Workshop helps students learn time management

By Jonathan Wroble

What are your worst habits when it comes to studying for finals? Do you work better at night or during the day? Do you schedule your life with a University I-Book or with color coded Post-it notes?

These were just some of the questions posed on Nov. 7 during a Counseling Center workshop called “Ten Minutes ‘Til Freaked Out!” After participating in a number of activities over the course of an hour, students left with a better answer to the workshop’s main question: What is your time management style?

“Time management has to work for you,” said Kristen Seemayer, senior in LAS and co-leader of “Ten Minutes ‘Til Freaked Out!” Seemayer is a Counseling Center paraprofessional, and she conducted both formal and informal research before making the presentation on time management with Steffen Olsen, junior in LAS.

“There’s actually not a lot of research on time management,” she said.

In addition to reading journal articles on the topic, Seemayer consulted friends, family and classmates in order to get a sense of the different time management techniques that work for different people.

“With scheduling, everybody’s different,” she said. “Some people like to be more structured with an hour-by-hour schedule, other people like to be more spontaneous.”

In terms of life planning, Seemayer’s workshop included references to various types of computerized schedules.

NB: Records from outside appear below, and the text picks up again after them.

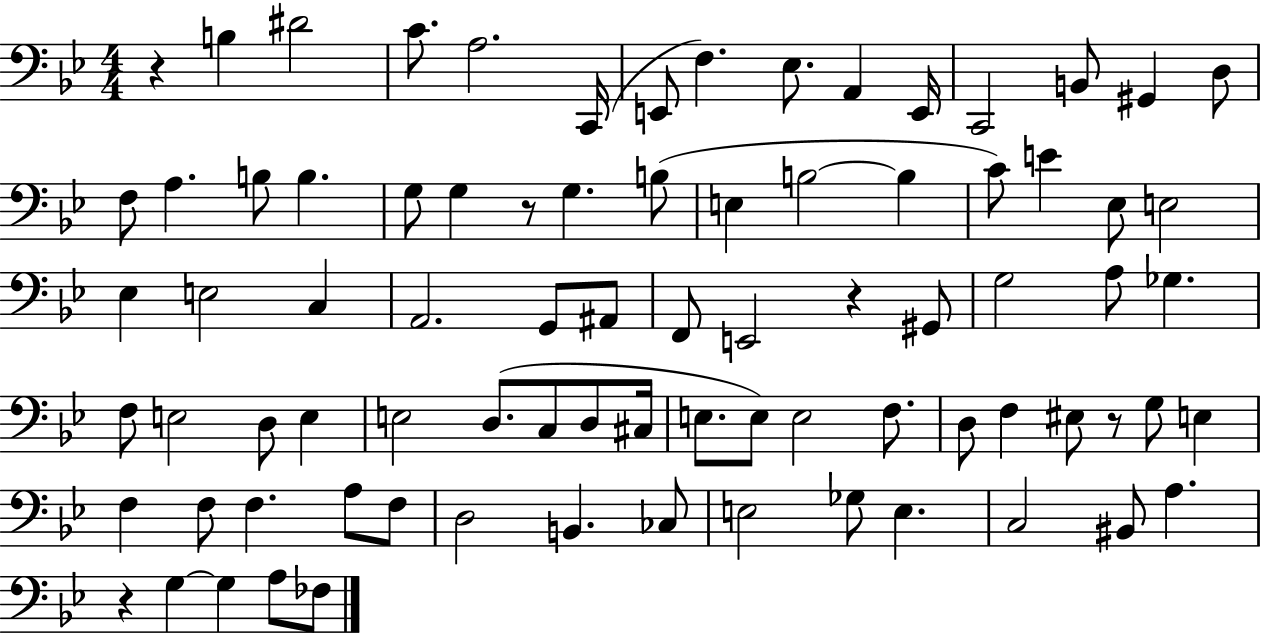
R/q B3/q D#4/h C4/e. A3/h. C2/s E2/e F3/q. Eb3/e. A2/q E2/s C2/h B2/e G#2/q D3/e F3/e A3/q. B3/e B3/q. G3/e G3/q R/e G3/q. B3/e E3/q B3/h B3/q C4/e E4/q Eb3/e E3/h Eb3/q E3/h C3/q A2/h. G2/e A#2/e F2/e E2/h R/q G#2/e G3/h A3/e Gb3/q. F3/e E3/h D3/e E3/q E3/h D3/e. C3/e D3/e C#3/s E3/e. E3/e E3/h F3/e. D3/e F3/q EIS3/e R/e G3/e E3/q F3/q F3/e F3/q. A3/e F3/e D3/h B2/q. CES3/e E3/h Gb3/e E3/q. C3/h BIS2/e A3/q. R/q G3/q G3/q A3/e FES3/e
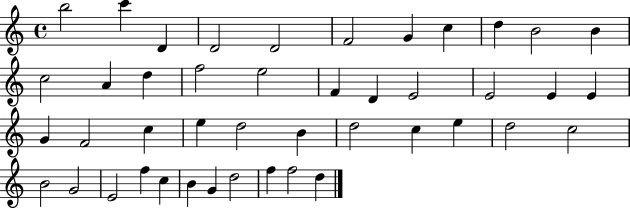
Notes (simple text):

B5/h C6/q D4/q D4/h D4/h F4/h G4/q C5/q D5/q B4/h B4/q C5/h A4/q D5/q F5/h E5/h F4/q D4/q E4/h E4/h E4/q E4/q G4/q F4/h C5/q E5/q D5/h B4/q D5/h C5/q E5/q D5/h C5/h B4/h G4/h E4/h F5/q C5/q B4/q G4/q D5/h F5/q F5/h D5/q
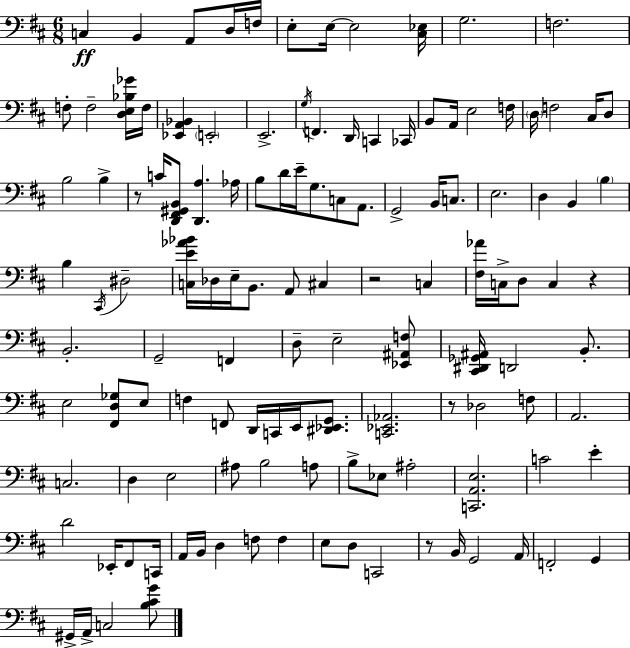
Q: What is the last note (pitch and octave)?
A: C3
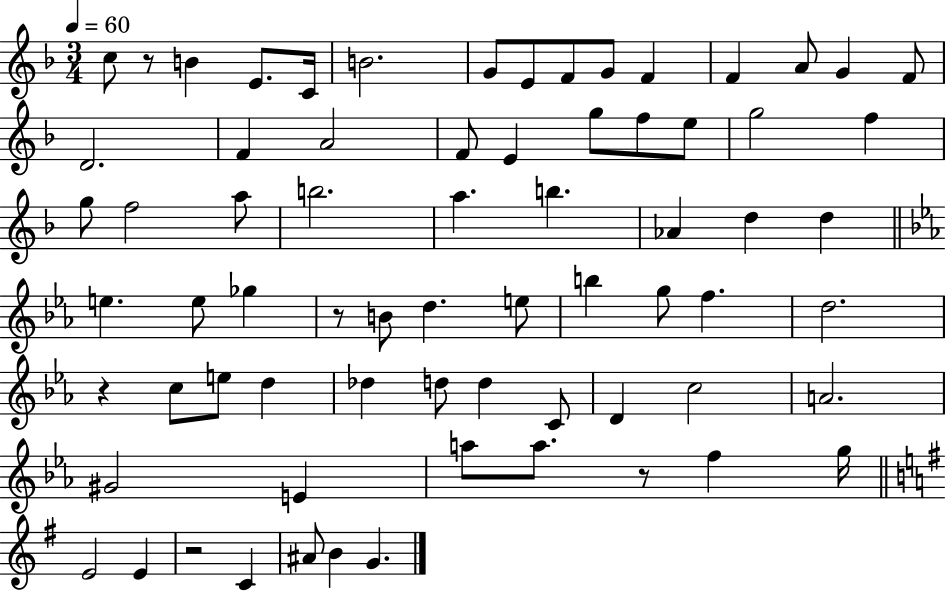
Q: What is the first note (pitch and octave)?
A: C5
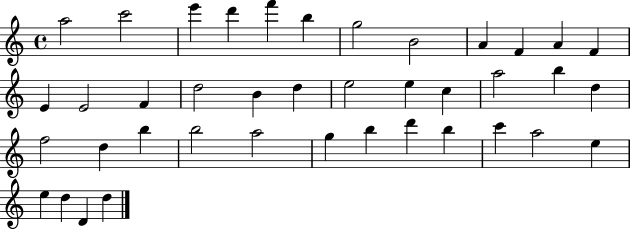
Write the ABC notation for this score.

X:1
T:Untitled
M:4/4
L:1/4
K:C
a2 c'2 e' d' f' b g2 B2 A F A F E E2 F d2 B d e2 e c a2 b d f2 d b b2 a2 g b d' b c' a2 e e d D d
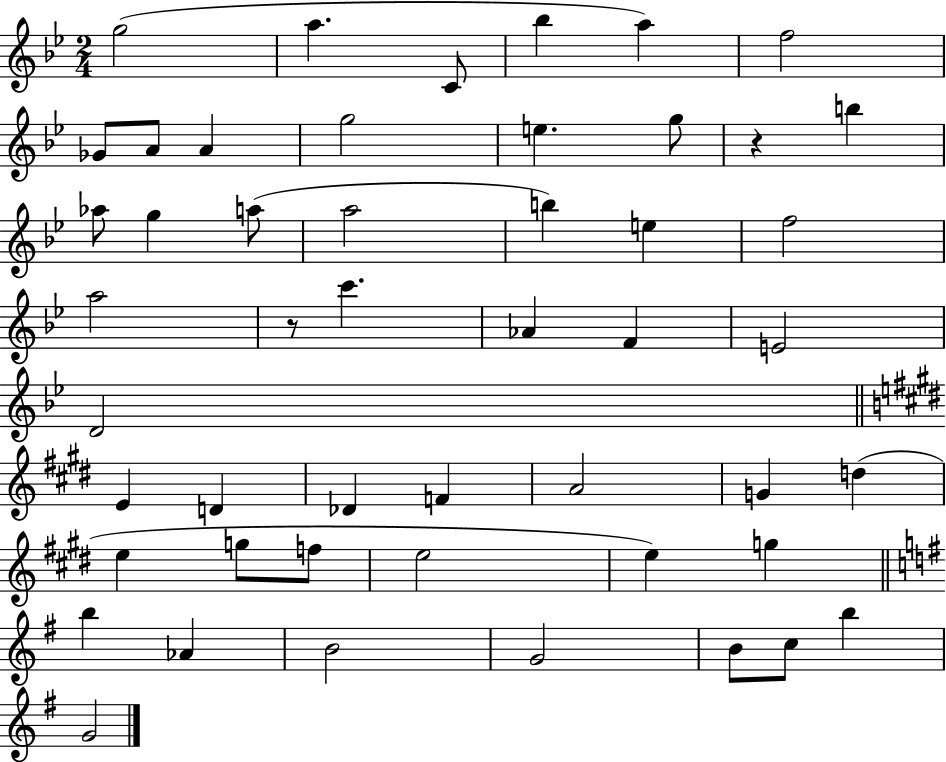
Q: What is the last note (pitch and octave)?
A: G4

At calendar.google.com, for example, students can create a login and password to their own Google Calendar, which can be shared with others via the Internet.

While strategies that help students to manage time are diverse and personalized, some problems with time management are more universal. One common problem – especially with freshmen – is the transition from high school to college.

“Freshman have an especially hard time learning to use their time effectively,” Seemayer said.

Andrea Lindemann, junior in LAS and fellow paraprofessional, gave insight into this first-year fault.

“In high school, you had a teacher telling you what assignments were due,” she said. “(In college), you don’t have professors telling you what to do every day.”

Along with Matt Bulman, junior in LAS, Lindemann led a workshop titled “Finals Preparation: Test This!” on Nov. 28. While the main focus of their workshop was study skills and test-taking tips, Lindemann and Bulman mentioned time management as an important prerequisite to finals success.

In explaining this relationship between time management and finals, Lindemann and Seemayer agreed that what students decide not to do is just as important as what they actually do.

“It is important (for students) to be able to prioritize their studying and say ‘no’ during (finals) week to peer pressure,” Seemayer said. “Passing your classes is always more important than a party.”

Seemayer also stated how students fall into patterns of poor behavior when it comes to time management.

“Sometimes people keep doing the same thing over and over even though it doesn’t work for them,” she said. She suggested finding a successful schedule for finals week and using it mark tests, papers and other assignments.

For more information on time management, students can visit the University Counseling Center at 610 E. John Street. For second semester, the Counseling Center paraprofessionals will hold another time management workshop on Feb. 6, 2007 at the Illini Union.